* Begin Given records *

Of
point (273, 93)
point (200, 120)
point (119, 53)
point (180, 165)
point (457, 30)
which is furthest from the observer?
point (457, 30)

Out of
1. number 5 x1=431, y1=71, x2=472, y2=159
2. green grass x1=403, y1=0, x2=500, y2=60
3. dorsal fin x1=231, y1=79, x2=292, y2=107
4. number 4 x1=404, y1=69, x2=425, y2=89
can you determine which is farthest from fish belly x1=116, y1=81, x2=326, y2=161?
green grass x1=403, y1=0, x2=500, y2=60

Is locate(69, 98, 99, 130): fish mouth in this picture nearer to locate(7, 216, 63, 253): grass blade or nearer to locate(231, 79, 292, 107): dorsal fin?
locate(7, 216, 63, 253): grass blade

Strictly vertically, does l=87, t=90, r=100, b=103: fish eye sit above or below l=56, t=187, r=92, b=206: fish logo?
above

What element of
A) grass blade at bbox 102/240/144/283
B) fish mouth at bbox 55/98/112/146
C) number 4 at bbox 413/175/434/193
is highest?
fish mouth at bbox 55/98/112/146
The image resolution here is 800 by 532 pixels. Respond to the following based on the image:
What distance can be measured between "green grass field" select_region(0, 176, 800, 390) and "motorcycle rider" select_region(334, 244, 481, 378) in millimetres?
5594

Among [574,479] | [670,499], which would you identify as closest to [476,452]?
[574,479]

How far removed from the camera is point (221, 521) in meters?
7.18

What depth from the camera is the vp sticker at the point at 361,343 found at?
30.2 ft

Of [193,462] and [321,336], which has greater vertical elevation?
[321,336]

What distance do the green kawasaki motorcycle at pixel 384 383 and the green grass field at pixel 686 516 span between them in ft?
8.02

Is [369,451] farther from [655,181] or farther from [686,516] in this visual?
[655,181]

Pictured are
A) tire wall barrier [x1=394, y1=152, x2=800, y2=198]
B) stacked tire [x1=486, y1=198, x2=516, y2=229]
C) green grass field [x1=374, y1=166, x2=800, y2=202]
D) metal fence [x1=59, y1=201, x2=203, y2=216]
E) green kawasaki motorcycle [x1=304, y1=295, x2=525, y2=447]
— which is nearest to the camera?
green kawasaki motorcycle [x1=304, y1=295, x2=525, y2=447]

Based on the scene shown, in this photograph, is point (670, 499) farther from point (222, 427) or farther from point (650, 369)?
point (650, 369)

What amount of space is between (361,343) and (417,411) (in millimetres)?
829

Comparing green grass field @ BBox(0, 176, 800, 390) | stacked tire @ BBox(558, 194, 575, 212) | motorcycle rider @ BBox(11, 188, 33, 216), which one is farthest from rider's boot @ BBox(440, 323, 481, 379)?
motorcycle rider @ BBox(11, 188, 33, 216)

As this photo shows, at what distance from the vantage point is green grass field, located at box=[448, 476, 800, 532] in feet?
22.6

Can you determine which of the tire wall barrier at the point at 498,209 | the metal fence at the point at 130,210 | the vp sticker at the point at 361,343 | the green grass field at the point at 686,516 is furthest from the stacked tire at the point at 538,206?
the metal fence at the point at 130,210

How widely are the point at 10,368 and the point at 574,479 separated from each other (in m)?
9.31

* End Given records *

Work to do: In the lines above, rename every "dorsal fin" to "tail fin" and give the lines back with nothing else changed.

Written response:
Of
point (273, 93)
point (200, 120)
point (119, 53)
point (180, 165)
point (457, 30)
which is furthest from the observer?
point (457, 30)

Out of
1. number 5 x1=431, y1=71, x2=472, y2=159
2. green grass x1=403, y1=0, x2=500, y2=60
3. tail fin x1=231, y1=79, x2=292, y2=107
4. number 4 x1=404, y1=69, x2=425, y2=89
can you determine which is farthest from fish belly x1=116, y1=81, x2=326, y2=161?
green grass x1=403, y1=0, x2=500, y2=60

Is locate(69, 98, 99, 130): fish mouth in this picture nearer to locate(7, 216, 63, 253): grass blade or nearer to locate(231, 79, 292, 107): tail fin?
locate(7, 216, 63, 253): grass blade

Strictly vertically, does l=87, t=90, r=100, b=103: fish eye sit above or below l=56, t=187, r=92, b=206: fish logo?
above

What element of
A) grass blade at bbox 102/240/144/283
B) fish mouth at bbox 55/98/112/146
C) number 4 at bbox 413/175/434/193
is highest?
fish mouth at bbox 55/98/112/146
The image resolution here is 800 by 532 pixels. Respond to the following based on the image:
What distance can be measured between "green grass field" select_region(0, 176, 800, 390) and "motorcycle rider" select_region(334, 244, 481, 378) in millimetres?
5594

Among [574,479] | [670,499], which would you identify as closest to [476,452]?
[574,479]

How far removed from the camera is point (221, 521) in meters?
7.18

What depth from the camera is the vp sticker at the point at 361,343 found at?
30.2 ft

Of [193,462] and [321,336], which has greater vertical elevation?
[321,336]

What distance do the green kawasaki motorcycle at pixel 384 383 and the green grass field at pixel 686 516 span between them in ft?
8.02

Is [369,451] farther from [655,181] or farther from [686,516] in this visual?
[655,181]

Pictured are
A) tire wall barrier [x1=394, y1=152, x2=800, y2=198]
B) stacked tire [x1=486, y1=198, x2=516, y2=229]
C) green grass field [x1=374, y1=166, x2=800, y2=202]
D) metal fence [x1=59, y1=201, x2=203, y2=216]
E) green kawasaki motorcycle [x1=304, y1=295, x2=525, y2=447]
— which is nearest to the camera?
green kawasaki motorcycle [x1=304, y1=295, x2=525, y2=447]

Based on the scene shown, in this photograph, is point (670, 499) farther from point (222, 427) or farther from point (650, 369)?
point (650, 369)

What amount of space is between (361,343) and (417,411) (in millimetres)?
829

Comparing green grass field @ BBox(0, 176, 800, 390) | stacked tire @ BBox(558, 194, 575, 212) | motorcycle rider @ BBox(11, 188, 33, 216), which one is farthest from rider's boot @ BBox(440, 323, 481, 379)?
motorcycle rider @ BBox(11, 188, 33, 216)

As this photo shows, at what distance from the vantage point is green grass field, located at box=[448, 476, 800, 532] in feet?
22.6

Can you determine which of the tire wall barrier at the point at 498,209 | the metal fence at the point at 130,210 | the vp sticker at the point at 361,343 | the green grass field at the point at 686,516 is furthest from the stacked tire at the point at 538,206?
the metal fence at the point at 130,210

How widely are the point at 10,368 and the point at 574,479 separated from each other (in m)?
9.31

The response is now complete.